- _Task to complete_:
Verbatim copy without pictures. Please print every entry as it stands.

- _Input data_:

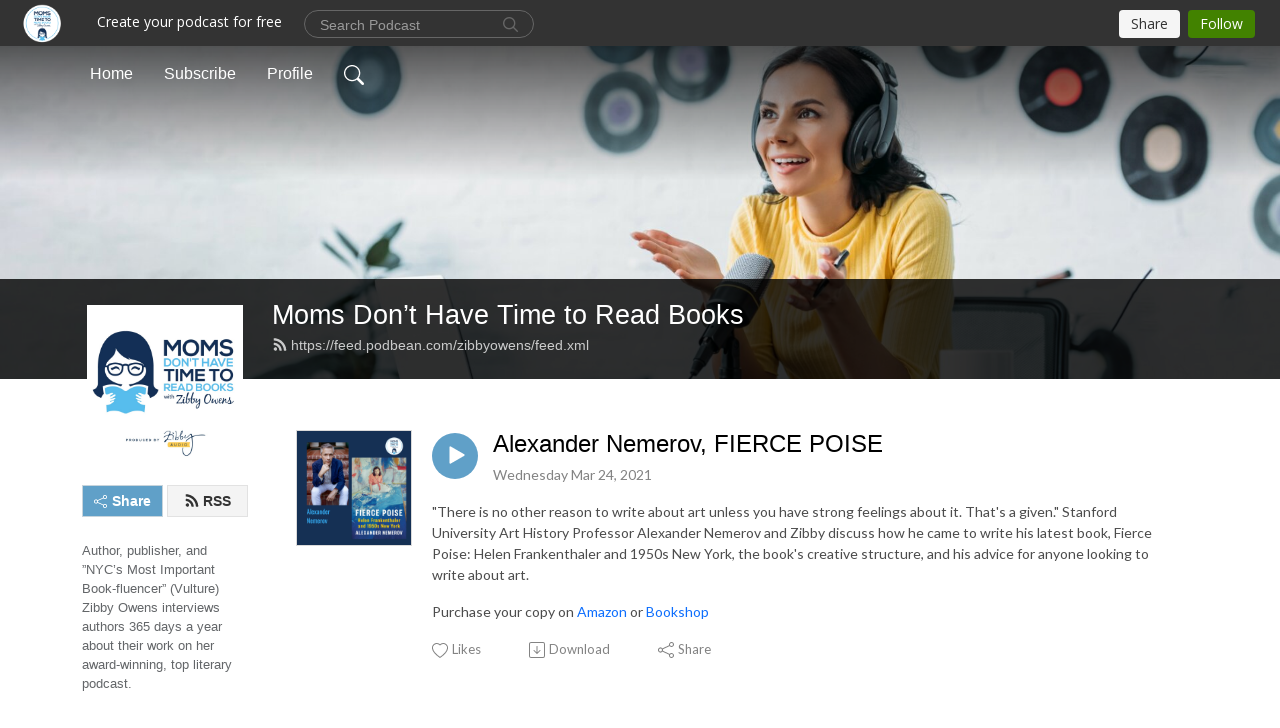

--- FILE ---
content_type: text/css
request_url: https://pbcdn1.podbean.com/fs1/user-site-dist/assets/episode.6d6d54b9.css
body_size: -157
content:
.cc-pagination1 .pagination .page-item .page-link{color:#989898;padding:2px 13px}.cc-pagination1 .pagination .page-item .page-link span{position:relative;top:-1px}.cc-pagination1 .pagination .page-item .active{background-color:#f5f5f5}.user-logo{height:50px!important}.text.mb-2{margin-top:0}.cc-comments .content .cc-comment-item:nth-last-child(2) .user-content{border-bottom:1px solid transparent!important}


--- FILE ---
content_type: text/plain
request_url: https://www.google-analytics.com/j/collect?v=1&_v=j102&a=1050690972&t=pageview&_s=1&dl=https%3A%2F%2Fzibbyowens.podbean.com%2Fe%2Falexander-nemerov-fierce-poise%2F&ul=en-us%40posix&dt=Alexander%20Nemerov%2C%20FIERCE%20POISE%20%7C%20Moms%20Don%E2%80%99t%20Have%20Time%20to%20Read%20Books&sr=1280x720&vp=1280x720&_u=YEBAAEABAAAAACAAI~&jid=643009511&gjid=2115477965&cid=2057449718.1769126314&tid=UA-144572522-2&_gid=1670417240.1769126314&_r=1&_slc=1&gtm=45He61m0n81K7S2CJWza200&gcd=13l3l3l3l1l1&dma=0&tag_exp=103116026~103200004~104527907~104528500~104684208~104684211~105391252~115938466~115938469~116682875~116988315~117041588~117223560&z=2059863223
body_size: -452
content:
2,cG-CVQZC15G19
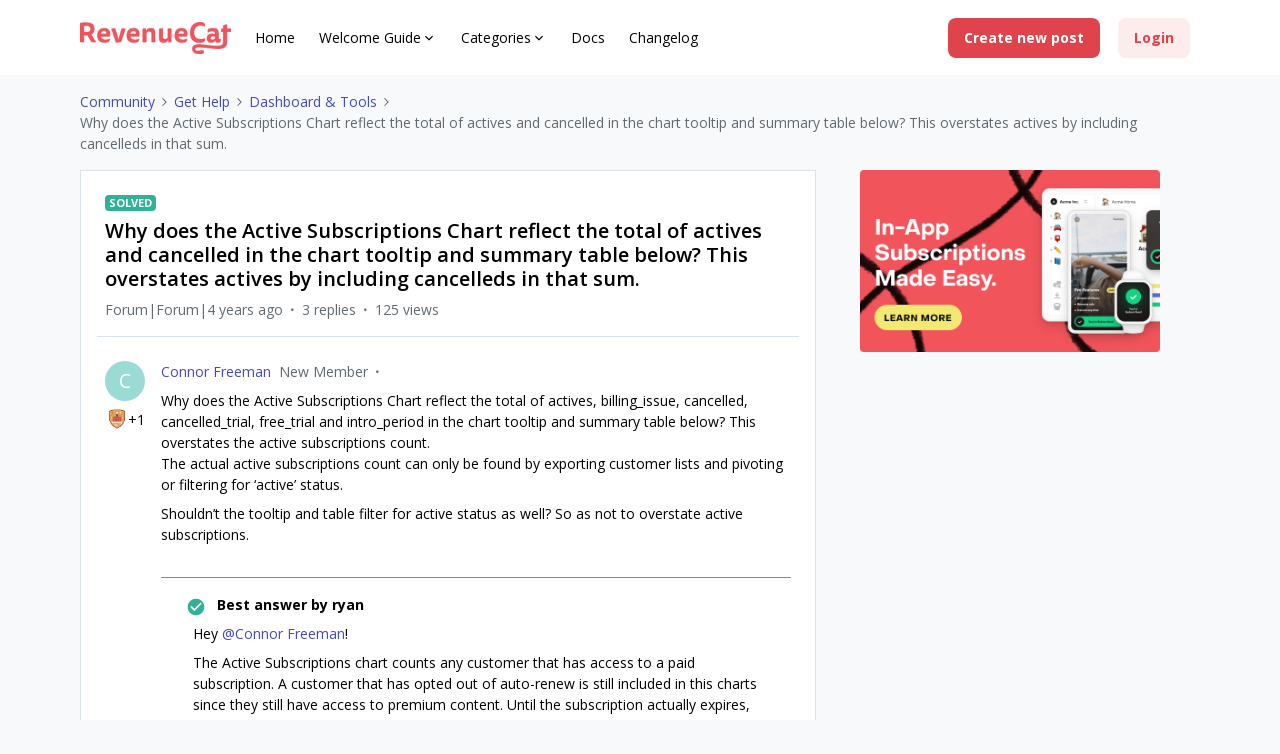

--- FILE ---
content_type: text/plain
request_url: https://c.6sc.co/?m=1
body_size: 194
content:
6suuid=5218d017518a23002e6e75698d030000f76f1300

- _Solution to this problem_:
--- FILE ---
content_type: text/css
request_url: https://pbcdn1.podbean.com/fs1/user-site-dist/assets/episode.6d6d54b9.css
body_size: -157
content:
.cc-pagination1 .pagination .page-item .page-link{color:#989898;padding:2px 13px}.cc-pagination1 .pagination .page-item .page-link span{position:relative;top:-1px}.cc-pagination1 .pagination .page-item .active{background-color:#f5f5f5}.user-logo{height:50px!important}.text.mb-2{margin-top:0}.cc-comments .content .cc-comment-item:nth-last-child(2) .user-content{border-bottom:1px solid transparent!important}


--- FILE ---
content_type: text/plain
request_url: https://www.google-analytics.com/j/collect?v=1&_v=j102&a=1050690972&t=pageview&_s=1&dl=https%3A%2F%2Fzibbyowens.podbean.com%2Fe%2Falexander-nemerov-fierce-poise%2F&ul=en-us%40posix&dt=Alexander%20Nemerov%2C%20FIERCE%20POISE%20%7C%20Moms%20Don%E2%80%99t%20Have%20Time%20to%20Read%20Books&sr=1280x720&vp=1280x720&_u=YEBAAEABAAAAACAAI~&jid=643009511&gjid=2115477965&cid=2057449718.1769126314&tid=UA-144572522-2&_gid=1670417240.1769126314&_r=1&_slc=1&gtm=45He61m0n81K7S2CJWza200&gcd=13l3l3l3l1l1&dma=0&tag_exp=103116026~103200004~104527907~104528500~104684208~104684211~105391252~115938466~115938469~116682875~116988315~117041588~117223560&z=2059863223
body_size: -452
content:
2,cG-CVQZC15G19

--- FILE ---
content_type: text/plain
request_url: https://c.6sc.co/?m=1
body_size: 194
content:
6suuid=5218d017518a23002e6e75698d030000f76f1300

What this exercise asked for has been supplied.